* DIRECTIONS *
Convert the entries, starting with the line containing "Which of the two" and going on through the line containing "2.42 meters", into a Markdown table with the columns Row and Line. Number each row, and leave out blank lines.

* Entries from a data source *
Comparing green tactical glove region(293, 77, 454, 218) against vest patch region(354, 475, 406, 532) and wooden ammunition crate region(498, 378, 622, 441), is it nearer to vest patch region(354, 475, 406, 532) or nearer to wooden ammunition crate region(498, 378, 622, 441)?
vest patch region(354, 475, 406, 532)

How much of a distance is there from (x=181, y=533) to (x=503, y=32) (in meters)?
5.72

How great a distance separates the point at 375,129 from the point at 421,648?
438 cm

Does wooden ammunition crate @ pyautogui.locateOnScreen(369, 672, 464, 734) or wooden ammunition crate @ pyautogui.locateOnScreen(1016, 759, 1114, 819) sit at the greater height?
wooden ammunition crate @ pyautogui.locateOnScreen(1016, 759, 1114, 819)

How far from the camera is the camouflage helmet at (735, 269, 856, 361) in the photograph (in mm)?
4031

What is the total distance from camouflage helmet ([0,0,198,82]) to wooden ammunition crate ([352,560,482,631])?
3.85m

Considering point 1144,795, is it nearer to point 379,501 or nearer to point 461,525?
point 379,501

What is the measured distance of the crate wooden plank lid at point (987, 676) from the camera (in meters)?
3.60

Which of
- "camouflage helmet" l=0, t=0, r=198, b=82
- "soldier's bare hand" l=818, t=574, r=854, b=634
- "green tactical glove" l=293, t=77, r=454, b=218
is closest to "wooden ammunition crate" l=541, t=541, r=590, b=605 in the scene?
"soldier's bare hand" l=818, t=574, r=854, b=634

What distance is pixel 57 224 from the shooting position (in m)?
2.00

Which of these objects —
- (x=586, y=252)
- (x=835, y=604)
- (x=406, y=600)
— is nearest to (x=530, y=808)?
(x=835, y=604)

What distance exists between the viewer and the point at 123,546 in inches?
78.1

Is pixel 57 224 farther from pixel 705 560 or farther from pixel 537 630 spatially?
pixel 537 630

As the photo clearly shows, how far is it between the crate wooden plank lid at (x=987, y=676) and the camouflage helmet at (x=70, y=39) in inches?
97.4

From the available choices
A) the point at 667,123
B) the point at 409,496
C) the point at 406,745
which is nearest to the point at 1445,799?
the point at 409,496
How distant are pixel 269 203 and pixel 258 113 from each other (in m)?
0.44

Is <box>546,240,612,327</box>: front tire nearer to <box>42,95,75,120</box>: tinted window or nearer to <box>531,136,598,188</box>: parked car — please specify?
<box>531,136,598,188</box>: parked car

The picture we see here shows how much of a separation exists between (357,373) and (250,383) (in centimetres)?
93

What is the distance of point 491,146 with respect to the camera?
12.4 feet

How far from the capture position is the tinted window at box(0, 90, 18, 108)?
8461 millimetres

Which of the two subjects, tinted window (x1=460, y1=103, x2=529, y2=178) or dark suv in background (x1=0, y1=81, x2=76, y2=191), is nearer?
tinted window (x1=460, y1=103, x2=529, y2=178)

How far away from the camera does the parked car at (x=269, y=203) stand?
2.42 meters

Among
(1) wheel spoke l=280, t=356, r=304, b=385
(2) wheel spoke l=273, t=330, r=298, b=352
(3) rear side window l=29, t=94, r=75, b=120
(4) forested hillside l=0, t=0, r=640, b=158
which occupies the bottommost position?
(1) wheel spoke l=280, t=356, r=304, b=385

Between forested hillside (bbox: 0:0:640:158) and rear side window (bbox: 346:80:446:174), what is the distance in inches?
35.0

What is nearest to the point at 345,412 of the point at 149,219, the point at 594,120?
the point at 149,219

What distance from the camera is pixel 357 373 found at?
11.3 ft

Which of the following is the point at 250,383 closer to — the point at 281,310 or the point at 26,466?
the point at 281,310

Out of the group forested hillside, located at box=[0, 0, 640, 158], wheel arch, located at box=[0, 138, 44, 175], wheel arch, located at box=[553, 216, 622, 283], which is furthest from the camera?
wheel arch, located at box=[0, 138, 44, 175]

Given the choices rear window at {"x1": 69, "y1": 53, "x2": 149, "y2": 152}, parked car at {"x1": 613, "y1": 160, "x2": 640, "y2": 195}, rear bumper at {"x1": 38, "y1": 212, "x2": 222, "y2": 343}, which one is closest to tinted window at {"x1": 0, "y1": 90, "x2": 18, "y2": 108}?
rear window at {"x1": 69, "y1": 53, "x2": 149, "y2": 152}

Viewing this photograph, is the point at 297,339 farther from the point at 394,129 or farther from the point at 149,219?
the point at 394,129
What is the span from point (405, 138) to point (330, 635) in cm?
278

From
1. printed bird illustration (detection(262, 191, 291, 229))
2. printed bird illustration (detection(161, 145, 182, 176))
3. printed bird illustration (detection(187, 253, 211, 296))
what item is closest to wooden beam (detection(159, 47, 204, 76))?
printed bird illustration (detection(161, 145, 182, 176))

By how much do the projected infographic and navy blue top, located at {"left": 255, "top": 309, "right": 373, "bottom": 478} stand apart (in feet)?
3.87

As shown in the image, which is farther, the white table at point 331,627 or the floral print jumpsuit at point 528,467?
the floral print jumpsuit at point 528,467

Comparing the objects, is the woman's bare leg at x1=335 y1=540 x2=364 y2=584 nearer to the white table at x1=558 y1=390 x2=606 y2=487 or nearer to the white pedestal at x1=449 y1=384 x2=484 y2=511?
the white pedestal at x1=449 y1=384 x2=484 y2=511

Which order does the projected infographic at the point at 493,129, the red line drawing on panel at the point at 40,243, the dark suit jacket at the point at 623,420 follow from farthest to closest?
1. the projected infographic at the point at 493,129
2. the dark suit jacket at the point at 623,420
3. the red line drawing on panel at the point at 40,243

* ANSWER FOR THE TASK *
| Row | Line |
|---|---|
| 1 | Which of the two subjects, tinted window (x1=460, y1=103, x2=529, y2=178) or dark suv in background (x1=0, y1=81, x2=76, y2=191), is nearer? |
| 2 | tinted window (x1=460, y1=103, x2=529, y2=178) |
| 3 | How far away from the camera does the parked car at (x=269, y=203) stand? |
| 4 | 2.42 meters |